Start of Passage for review

CBSSports.com Player Ratings
Position: Quarterbacks · Running Backs · Wide Receivers · Tight Ends · Kickers · Defense/STs
Range: 1-15 · 16-30 · 31-45 · 46-50
Chris Ivory has been freed from the Saints' depth chart, landing with the Jets in a draft weekend trade. He's expected to handle a large amount of carries as the team's primary ball carrier and goal-line force. Ivory has a 5.1 rushing average and scored two touchdowns over 40 carries last year, both coming on long, powerful runs. Ivory could be in line for 15 touches of week with the Jets and will grind behind one of the better run-blocking lines in football. There's some appeal for Ivory as a No. 3 running back, making him a good mid-round option in seasonal leagues.
Which Mark Ingram are we going to get in 2013: The one who spent the first half of 2012 getting limited touches or the one who averaged 12.8 carries per game and 4.1 yards per carry in the second half of 2012? Hopefully it's the latter, though with other running backs threatening to take reps away from Ingram, whose upside seems limited. In fact, he's only posted double-digit Fantasy points when he scores 60 percent of the time in his career. He has four games where he has scored and still hasn't posted 10 Fantasy points in standard formats. Ingram will need several running backs to miss playing time in order for him to become the monster in Fantasy we hoped he'd become. Ideally, Ingram is worth a pick starting in Round 8 or 9 as a quality reserve rusher worth starting when facing a good matchup. Drafting him along with another Saints running back (Darren Sproles in Rounds 3-4 or Pierre Thomas in Rounds 11-12) isn't a bad way to attack your running back corps.
For now, the Panthers will have DeAngelo Williams as part of their high-priced stable of running backs. But reports emerged in mid-February that the Panthers could move on from Williams because of his expensive cost and less-than-stellar production. He'll be 30 when the season starts and even though he hasn't put a ton of work on his legs the past couple of seasons it's perceived he isn't the back he once was thanks in part to him getting fewer rushing yards on more carries in 2012. If there's a silver lining with Williams it's that he's totaled 900 yards and scored seven times in each of the last two years. One problem is figuring out when he'll have a big game. He has had 11 contests with at least 10 Fantasy points and 17 with six or fewer over the past two seasons. Changing teams could clear up what kind of a workload he'd have and make him appealing for the 2013 season since he does have some speed left on those legs. But until we know that he's done in Carolina your best move is to draft Williams as a reserve Fantasy rusher with a mid- to late-round pick.
If you drafted Arian Foster with an early round pick, getting Ben Tate is a must. But even if you didn't draft Foster there's some potential in Tate even though he didn't do much last season. Foster is a risk for breaking down after totaling more than 400 carries (and 450 touches) through 18 games in 2012. Foster also strained his calf in a late May practice. So if something happens to him, Tate could step in and put up numbers just as he did in 2011. The fourth-year back is still averaging a nice number on his runs and making some moves as a receiver. But if given the chance this season Tate can show the rest of the league why he's worth a large contract when he's a free agent in the spring of 2014. If you draft Foster, Tate is a must with a pick in late Round 7 or early Round 8. If you don't draft Foster, getting him in Round 8 or 9 as a sleeper could also pay off.

End of Passage for review
Start of Data block

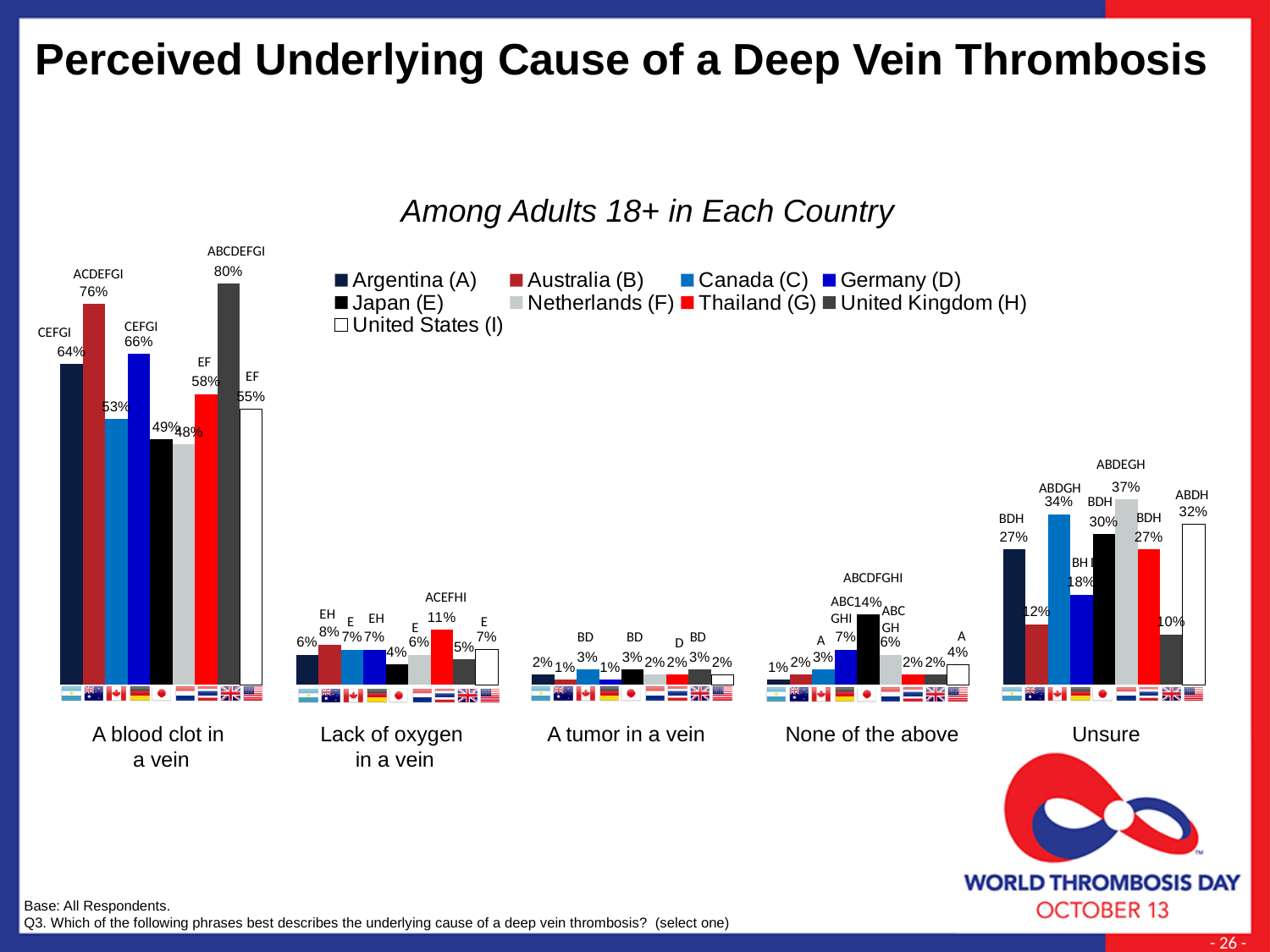
What percentage of adults in the Netherlands answered 'Unsure'? 37% How many countries does the legend list? 9 What is the difference between Australia's and Canada's values for 'A blood clot in a vein'? 23 percentage points Which country has the lowest value for 'A blood clot in a vein'? Netherlands (F) How many response categories are shown along the x axis? 5 What type of chart is shown on the slide? Bar chart Which country has the lowest value for 'Unsure'? United Kingdom (H) Which country has the highest value for 'A blood clot in a vein'? United Kingdom (H) What percentage of adults in Japan chose 'None of the above'? 14% What percentage of adults in the United Kingdom said a deep vein thrombosis is caused by a blood clot in a vein? 80% For 'Unsure', which is larger: the value for Canada or the value for Germany? Canada What percentage of adults in Thailand chose 'Lack of oxygen in a vein'? 11%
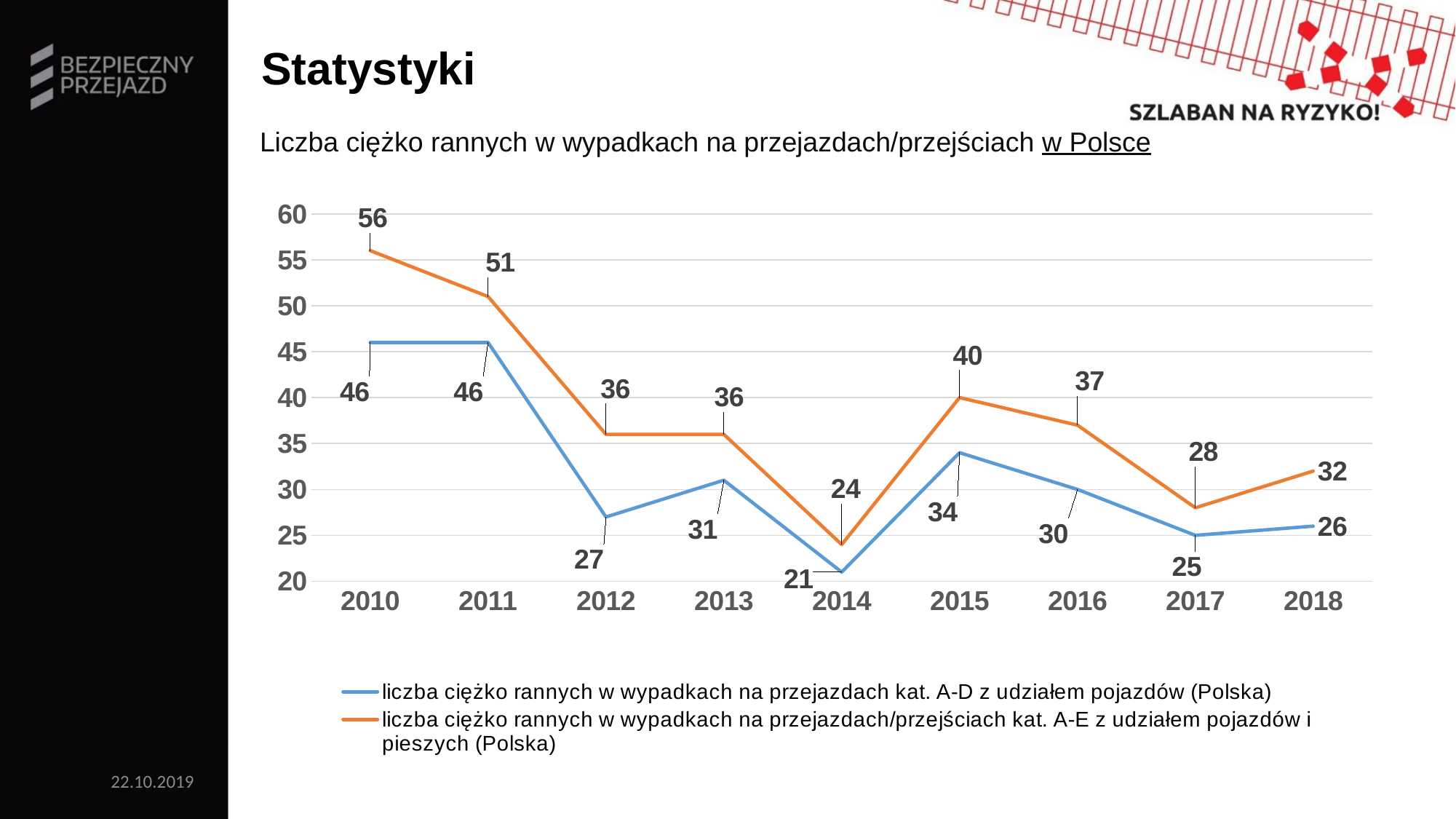
How many years are shown on the x axis? 9 In which year is the blue series (kat. A-D) at its lowest? 2014 Does the orange series rise or fall from 2010 to 2014? fall What kind of chart is shown on the slide? line chart What is the value of the blue series (kat. A-D z udziałem pojazdów) in 2018? 26 What is the value of the orange series (kat. A-E z udziałem pojazdów i pieszych) in 2015? 40 In which year is the orange series (kat. A-E) at its highest? 2010 What is the value of the orange series (kat. A-E z udziałem pojazdów i pieszych) in 2010? 56 How many series does the legend list? 2 What is the value of the blue series (kat. A-D z udziałem pojazdów) in 2014? 21 Which is larger: the blue series value in 2013 or the blue series value in 2016? 2013 What is the difference between the orange and blue series values in 2012? 9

End of Data block

## Exercise
Reproduce everything in the running back ratings from "If you drafted" down to "also pay off.", word for word. The material here is separate from the running back ratings.

## Task output
If you drafted Arian Foster with an early round pick, getting Ben Tate is a must. But even if you didn't draft Foster there's some potential in Tate even though he didn't do much last season. Foster is a risk for breaking down after totaling more than 400 carries (and 450 touches) through 18 games in 2012. Foster also strained his calf in a late May practice. So if something happens to him, Tate could step in and put up numbers just as he did in 2011. The fourth-year back is still averaging a nice number on his runs and making some moves as a receiver. But if given the chance this season Tate can show the rest of the league why he's worth a large contract when he's a free agent in the spring of 2014. If you draft Foster, Tate is a must with a pick in late Round 7 or early Round 8. If you don't draft Foster, getting him in Round 8 or 9 as a sleeper could also pay off.